In the stored data below, take the lines from the one containing "From the shooting position, how far away is (48,241)" through the one containing "How far is (302,324)" and write them out again with "vantage point" renamed to "viewpoint", keeping everything else the same.

(Stored data)
>>>
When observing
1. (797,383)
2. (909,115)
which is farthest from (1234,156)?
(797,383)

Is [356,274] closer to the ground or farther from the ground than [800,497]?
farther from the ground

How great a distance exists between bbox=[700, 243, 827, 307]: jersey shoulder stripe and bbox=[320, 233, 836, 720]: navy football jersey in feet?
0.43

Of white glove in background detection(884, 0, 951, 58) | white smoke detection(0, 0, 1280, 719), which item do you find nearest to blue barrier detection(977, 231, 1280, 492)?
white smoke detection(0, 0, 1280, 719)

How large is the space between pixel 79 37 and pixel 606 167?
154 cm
<<<
>>>
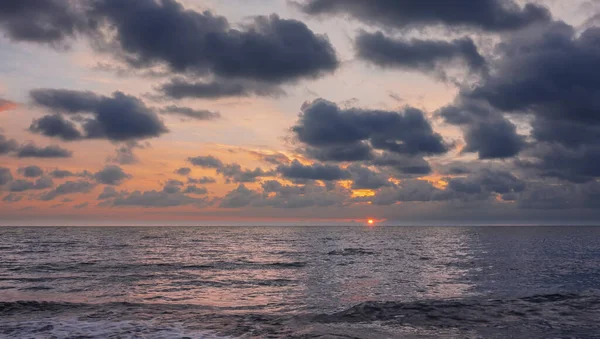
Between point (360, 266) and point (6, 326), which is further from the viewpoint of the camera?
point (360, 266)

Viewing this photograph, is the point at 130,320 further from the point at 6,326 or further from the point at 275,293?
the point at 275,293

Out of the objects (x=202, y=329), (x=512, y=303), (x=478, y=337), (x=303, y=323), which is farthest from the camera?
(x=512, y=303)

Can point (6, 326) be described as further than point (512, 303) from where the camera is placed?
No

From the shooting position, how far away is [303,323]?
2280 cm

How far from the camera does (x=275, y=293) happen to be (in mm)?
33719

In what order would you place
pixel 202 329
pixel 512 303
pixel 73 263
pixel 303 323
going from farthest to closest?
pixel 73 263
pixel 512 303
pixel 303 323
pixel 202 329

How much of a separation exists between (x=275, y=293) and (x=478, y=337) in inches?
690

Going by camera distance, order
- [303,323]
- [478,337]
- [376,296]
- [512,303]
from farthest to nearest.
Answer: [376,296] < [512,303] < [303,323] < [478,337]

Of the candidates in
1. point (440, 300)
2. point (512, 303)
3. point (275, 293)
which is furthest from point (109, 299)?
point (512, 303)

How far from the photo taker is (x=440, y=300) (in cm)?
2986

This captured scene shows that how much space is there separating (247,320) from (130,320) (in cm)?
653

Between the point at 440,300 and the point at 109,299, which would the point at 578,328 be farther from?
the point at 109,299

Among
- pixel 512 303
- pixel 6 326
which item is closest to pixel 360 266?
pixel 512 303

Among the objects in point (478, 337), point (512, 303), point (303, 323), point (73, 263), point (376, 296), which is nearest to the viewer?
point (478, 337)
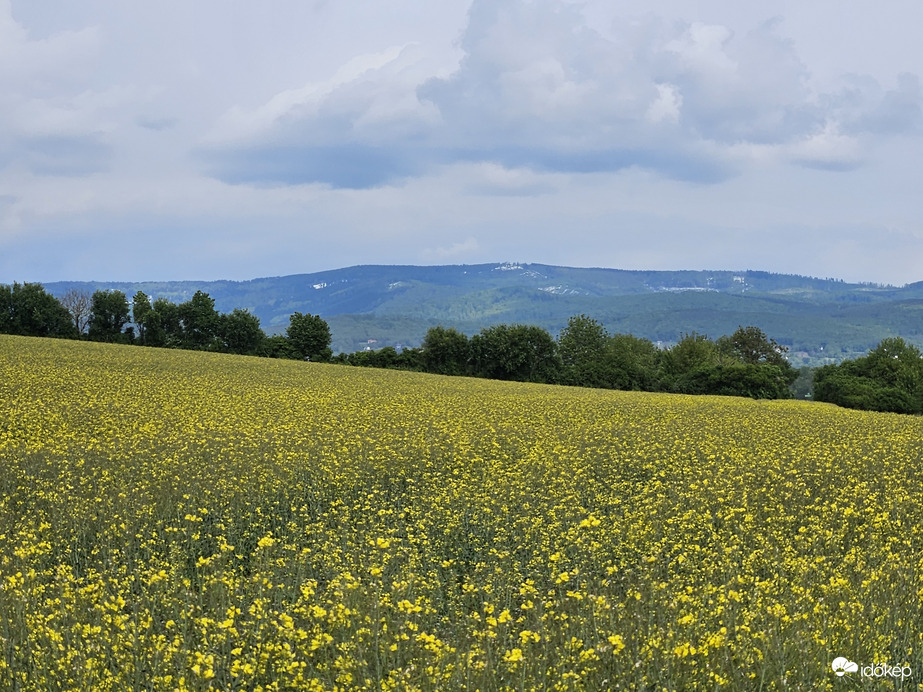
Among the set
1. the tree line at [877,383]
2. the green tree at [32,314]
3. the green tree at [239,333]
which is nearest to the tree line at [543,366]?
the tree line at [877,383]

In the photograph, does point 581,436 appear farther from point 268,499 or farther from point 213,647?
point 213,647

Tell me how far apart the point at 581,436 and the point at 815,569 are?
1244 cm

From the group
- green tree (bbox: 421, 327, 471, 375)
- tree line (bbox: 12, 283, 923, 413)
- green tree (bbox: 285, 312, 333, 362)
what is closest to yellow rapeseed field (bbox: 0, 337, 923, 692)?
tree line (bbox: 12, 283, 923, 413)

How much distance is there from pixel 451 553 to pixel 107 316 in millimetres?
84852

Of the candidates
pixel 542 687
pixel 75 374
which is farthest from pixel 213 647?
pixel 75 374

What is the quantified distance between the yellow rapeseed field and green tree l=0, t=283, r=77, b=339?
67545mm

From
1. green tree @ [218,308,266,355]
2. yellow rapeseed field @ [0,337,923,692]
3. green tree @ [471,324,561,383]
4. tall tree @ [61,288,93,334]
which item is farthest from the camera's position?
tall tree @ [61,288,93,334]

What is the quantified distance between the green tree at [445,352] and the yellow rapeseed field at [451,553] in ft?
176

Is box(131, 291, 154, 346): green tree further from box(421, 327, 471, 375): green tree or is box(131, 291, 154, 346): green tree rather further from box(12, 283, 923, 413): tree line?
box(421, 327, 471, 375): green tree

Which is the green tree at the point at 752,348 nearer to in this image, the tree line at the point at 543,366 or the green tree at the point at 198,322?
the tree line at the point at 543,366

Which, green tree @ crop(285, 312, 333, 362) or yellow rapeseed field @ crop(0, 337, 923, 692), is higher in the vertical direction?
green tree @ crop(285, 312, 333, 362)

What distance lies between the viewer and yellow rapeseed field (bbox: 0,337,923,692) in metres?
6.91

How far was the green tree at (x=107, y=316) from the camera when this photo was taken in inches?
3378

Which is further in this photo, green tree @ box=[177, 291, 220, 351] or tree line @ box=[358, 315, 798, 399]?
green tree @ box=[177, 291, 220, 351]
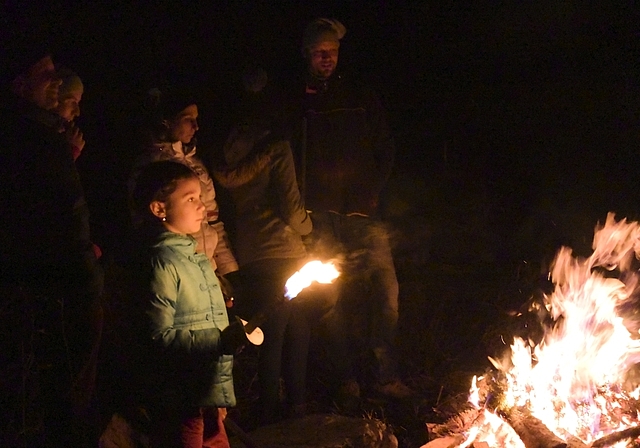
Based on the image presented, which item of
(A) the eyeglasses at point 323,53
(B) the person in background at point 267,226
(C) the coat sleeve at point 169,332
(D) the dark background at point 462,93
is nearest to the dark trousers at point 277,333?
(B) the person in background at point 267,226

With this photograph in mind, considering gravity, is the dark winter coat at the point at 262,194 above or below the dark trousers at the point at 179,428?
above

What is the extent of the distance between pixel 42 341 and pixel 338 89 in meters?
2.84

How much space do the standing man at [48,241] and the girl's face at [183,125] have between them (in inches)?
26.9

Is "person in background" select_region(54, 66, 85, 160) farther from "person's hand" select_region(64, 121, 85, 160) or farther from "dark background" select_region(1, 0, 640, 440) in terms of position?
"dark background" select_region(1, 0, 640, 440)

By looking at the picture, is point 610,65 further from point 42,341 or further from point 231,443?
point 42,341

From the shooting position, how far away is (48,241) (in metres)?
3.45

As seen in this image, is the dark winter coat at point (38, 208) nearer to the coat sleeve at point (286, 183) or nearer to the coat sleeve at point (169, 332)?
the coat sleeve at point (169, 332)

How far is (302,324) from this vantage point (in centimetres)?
<<<
# RESULT OF THIS EXERCISE:
From the shooting position, how far away is (48,241) (in metres)?
3.45

As seen in this image, is the dark winter coat at point (38, 208) nearer to the coat sleeve at point (286, 183) or nearer to the coat sleeve at point (169, 332)?
the coat sleeve at point (169, 332)

How far is (302,324) from this viewpoint (in centimetres)?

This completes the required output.